Texte à lire:
Ce qui est au-dessus est comme ce qui est en dessous, sans doute la phrase la plus connue de la table d’émeraude, un des textes fondateurs de l’alchimie et de l’hermétisme. On connait l’alchimie dans sa forme la plus littérale et loufoque pour l’avoir vu dans moult livres, films et bandes dessinées. C’est une pseudo science, mélangeant chimie et magie, dont l’aboutissement devait être la création de la pierre philosophale, capable de transformer le plomb en or. Elle est difficile à prendre au sérieux tant qu’on ne comprend pas que son objet réel n’a rien à voir avec le métal, mais avec la transformation de l’être humain de pantin de ses pulsion en Homme réalisé, ce que l’on appelle aussi le processus d’actualisation.

Données stockées:
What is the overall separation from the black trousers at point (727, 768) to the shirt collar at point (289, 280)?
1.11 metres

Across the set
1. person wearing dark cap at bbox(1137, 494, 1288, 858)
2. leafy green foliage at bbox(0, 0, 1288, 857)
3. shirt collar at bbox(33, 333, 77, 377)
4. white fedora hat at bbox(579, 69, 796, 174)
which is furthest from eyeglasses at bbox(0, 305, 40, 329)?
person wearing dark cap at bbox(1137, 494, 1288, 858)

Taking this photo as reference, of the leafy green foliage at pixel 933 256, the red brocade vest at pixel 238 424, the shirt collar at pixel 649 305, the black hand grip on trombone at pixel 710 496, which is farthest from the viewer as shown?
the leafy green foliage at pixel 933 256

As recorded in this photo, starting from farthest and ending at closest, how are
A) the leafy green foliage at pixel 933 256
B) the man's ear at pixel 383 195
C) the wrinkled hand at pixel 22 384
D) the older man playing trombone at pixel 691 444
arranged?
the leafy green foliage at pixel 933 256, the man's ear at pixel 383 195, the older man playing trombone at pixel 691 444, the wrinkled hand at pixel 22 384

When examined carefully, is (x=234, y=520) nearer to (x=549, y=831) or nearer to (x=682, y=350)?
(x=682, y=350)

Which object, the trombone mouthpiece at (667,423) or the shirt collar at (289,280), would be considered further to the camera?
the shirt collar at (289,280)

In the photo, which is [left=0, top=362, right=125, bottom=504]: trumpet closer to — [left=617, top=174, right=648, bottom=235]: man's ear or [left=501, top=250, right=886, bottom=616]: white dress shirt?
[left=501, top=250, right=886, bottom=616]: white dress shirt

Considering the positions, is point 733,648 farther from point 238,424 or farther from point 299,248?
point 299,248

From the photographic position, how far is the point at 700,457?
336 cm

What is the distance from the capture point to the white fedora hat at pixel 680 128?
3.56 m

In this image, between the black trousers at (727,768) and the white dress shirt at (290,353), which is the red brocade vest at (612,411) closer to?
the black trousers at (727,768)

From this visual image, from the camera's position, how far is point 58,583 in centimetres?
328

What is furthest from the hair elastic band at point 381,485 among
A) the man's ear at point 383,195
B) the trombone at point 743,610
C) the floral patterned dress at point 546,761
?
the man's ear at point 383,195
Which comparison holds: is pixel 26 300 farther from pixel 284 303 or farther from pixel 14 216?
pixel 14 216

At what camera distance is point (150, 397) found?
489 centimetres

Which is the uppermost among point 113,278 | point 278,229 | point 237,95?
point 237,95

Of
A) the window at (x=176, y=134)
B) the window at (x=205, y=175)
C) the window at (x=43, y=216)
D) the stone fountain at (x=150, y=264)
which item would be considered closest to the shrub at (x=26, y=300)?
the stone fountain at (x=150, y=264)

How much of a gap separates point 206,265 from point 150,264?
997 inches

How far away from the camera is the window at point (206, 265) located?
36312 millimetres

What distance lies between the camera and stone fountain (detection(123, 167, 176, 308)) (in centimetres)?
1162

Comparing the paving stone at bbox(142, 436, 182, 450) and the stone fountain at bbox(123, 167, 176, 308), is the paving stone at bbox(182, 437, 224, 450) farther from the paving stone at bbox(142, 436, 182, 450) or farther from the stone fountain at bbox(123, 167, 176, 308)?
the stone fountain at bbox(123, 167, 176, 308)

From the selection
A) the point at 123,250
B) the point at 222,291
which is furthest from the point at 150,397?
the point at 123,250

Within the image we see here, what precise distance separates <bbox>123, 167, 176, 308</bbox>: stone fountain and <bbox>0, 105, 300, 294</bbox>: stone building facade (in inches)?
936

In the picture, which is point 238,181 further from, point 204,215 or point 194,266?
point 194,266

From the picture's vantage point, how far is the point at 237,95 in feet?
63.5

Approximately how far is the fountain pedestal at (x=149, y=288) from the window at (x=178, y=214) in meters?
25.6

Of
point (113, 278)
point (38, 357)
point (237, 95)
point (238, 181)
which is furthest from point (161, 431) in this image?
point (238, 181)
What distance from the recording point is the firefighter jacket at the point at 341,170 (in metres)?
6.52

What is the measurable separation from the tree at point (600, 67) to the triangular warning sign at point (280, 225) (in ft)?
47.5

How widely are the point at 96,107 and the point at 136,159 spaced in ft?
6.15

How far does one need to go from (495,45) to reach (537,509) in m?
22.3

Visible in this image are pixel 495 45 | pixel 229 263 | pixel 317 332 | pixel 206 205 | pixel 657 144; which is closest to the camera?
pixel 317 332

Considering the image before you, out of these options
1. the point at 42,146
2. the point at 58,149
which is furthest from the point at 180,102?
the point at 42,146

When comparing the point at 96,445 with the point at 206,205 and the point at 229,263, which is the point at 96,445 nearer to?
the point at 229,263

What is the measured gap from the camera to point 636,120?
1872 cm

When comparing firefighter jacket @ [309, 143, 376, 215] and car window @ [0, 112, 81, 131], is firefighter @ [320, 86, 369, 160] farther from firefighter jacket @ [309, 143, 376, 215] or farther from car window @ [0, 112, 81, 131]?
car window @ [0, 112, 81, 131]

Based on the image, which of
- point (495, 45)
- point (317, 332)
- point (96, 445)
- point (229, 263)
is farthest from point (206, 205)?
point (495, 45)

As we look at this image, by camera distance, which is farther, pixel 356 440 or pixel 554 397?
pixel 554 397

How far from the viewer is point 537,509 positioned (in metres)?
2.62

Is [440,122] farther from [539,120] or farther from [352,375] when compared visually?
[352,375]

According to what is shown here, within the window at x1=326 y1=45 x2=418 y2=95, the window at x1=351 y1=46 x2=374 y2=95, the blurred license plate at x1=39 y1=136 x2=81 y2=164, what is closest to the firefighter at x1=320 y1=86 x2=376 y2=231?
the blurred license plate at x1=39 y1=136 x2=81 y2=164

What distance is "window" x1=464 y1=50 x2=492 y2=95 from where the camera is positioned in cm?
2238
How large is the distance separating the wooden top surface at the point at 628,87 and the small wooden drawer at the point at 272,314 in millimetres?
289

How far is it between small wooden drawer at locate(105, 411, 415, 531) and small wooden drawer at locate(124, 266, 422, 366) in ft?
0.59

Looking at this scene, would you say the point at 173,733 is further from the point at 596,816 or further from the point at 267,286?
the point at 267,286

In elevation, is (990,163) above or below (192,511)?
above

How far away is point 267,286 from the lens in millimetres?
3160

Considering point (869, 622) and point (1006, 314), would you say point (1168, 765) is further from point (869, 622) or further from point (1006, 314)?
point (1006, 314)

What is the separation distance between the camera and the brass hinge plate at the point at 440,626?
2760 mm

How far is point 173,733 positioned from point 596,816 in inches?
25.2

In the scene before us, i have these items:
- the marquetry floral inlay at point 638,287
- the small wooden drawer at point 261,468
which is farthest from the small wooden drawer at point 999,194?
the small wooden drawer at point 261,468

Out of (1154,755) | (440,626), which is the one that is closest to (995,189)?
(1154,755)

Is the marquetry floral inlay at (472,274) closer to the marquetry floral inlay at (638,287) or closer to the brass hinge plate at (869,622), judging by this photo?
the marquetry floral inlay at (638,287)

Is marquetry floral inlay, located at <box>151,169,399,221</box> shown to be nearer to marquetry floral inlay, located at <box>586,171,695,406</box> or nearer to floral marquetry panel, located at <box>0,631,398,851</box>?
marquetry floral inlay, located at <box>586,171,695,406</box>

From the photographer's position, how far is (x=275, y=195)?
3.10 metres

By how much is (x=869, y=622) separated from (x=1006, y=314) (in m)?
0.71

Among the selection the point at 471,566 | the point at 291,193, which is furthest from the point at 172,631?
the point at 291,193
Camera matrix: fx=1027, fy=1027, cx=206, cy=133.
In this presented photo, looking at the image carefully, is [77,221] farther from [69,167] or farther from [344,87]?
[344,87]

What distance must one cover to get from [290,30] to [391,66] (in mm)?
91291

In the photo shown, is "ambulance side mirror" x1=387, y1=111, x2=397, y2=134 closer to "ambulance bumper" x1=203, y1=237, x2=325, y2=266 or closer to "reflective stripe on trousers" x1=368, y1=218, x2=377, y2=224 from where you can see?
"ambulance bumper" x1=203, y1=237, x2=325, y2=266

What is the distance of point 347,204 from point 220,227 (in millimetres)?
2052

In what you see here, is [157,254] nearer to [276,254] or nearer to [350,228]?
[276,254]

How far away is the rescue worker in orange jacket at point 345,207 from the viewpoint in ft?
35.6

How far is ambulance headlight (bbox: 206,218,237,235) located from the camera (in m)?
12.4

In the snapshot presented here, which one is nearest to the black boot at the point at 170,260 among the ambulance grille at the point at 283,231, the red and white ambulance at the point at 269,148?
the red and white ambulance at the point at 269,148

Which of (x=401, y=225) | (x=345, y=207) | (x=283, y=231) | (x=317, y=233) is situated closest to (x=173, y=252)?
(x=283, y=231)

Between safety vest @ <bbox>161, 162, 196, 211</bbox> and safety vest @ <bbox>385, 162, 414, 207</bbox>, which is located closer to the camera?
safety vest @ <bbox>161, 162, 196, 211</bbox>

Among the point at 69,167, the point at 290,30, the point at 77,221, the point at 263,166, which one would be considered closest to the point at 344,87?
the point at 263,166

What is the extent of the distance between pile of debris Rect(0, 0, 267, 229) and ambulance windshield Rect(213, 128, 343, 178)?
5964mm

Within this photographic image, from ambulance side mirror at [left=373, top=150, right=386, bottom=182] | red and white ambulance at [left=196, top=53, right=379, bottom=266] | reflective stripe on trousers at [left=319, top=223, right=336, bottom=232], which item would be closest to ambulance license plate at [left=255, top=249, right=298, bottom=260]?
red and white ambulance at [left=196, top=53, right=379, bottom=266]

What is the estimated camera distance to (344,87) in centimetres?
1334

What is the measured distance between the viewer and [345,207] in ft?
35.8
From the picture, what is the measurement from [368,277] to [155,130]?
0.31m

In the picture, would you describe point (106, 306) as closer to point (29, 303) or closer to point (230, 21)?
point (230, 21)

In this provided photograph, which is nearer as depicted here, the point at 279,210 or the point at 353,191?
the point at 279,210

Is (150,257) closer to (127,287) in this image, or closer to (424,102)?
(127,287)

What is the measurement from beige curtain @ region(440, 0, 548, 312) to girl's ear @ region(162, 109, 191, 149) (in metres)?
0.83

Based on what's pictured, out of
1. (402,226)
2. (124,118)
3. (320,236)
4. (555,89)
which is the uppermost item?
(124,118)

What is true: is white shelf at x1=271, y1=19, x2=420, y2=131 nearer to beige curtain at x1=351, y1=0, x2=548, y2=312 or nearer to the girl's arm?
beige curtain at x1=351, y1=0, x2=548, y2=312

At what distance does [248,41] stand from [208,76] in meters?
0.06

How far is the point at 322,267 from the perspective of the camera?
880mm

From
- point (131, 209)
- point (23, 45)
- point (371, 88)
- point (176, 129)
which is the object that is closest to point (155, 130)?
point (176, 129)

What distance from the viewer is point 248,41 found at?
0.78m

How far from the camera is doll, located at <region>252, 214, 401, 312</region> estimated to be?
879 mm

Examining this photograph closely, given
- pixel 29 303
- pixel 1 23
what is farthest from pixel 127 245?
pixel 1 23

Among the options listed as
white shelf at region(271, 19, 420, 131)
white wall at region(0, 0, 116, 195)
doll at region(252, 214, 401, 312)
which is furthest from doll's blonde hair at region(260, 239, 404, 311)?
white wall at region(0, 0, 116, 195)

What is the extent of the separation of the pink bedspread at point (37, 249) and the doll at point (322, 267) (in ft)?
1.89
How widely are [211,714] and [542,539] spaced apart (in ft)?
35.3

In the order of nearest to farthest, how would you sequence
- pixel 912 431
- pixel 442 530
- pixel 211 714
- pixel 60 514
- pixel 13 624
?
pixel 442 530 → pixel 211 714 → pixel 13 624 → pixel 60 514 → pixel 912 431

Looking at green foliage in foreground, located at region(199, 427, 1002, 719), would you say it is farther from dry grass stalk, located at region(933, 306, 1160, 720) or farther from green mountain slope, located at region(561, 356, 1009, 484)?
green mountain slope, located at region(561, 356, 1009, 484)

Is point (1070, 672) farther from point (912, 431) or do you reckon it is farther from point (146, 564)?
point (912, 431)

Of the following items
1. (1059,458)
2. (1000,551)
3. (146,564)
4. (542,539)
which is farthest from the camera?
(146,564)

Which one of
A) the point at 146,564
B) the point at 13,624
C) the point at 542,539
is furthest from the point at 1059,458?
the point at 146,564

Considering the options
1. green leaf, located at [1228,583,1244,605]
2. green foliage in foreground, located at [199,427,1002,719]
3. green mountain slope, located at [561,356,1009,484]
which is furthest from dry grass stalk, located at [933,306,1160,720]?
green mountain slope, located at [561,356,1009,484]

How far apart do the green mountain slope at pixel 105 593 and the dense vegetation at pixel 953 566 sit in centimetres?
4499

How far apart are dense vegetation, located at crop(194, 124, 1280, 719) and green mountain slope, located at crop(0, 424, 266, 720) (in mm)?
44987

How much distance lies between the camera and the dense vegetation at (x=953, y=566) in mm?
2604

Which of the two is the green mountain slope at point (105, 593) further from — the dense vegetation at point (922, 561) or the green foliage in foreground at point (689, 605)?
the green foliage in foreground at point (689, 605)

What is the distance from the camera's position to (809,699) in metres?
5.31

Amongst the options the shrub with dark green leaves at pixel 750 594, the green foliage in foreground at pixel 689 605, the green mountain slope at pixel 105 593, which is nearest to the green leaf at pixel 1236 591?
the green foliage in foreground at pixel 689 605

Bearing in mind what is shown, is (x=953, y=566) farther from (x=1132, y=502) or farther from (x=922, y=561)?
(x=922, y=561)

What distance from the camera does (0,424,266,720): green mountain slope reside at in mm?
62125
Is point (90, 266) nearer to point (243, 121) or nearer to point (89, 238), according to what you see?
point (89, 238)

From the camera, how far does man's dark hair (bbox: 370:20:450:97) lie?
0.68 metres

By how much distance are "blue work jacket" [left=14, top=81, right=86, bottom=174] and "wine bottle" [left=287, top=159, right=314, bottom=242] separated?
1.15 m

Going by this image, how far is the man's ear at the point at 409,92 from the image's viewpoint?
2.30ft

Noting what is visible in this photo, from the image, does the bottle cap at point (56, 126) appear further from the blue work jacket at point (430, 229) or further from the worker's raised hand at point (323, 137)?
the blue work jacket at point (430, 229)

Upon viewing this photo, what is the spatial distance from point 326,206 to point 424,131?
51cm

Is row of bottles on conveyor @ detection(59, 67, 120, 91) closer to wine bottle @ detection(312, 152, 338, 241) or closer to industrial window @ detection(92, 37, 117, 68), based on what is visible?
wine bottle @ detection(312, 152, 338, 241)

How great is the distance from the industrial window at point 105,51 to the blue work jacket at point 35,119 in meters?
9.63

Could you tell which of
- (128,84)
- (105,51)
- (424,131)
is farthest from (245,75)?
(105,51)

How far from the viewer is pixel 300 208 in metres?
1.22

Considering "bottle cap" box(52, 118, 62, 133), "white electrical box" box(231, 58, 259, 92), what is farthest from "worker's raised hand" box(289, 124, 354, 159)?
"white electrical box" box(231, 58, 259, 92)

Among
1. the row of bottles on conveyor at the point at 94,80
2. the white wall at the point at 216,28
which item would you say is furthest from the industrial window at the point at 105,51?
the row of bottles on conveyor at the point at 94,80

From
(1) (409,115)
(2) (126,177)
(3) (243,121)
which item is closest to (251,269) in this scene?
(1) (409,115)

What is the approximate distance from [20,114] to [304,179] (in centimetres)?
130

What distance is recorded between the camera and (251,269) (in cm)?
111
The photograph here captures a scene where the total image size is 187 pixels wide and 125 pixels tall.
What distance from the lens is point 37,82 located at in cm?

Votre objectif: Recopiez le passage du texte sur l'alchimie qui va de « Ce qui est au-dessus » à « le processus d’actualisation. ». Les enregistrements forment un matériau distinct du texte sur l'alchimie.

Réponse rédigée:
Ce qui est au-dessus est comme ce qui est en dessous, sans doute la phrase la plus connue de la table d’émeraude, un des textes fondateurs de l’alchimie et de l’hermétisme. On connait l’alchimie dans sa forme la plus littérale et loufoque pour l’avoir vu dans moult livres, films et bandes dessinées. C’est une pseudo science, mélangeant chimie et magie, dont l’aboutissement devait être la création de la pierre philosophale, capable de transformer le plomb en or. Elle est difficile à prendre au sérieux tant qu’on ne comprend pas que son objet réel n’a rien à voir avec le métal, mais avec la transformation de l’être humain de pantin de ses pulsion en Homme réalisé, ce que l’on appelle aussi le processus d’actualisation.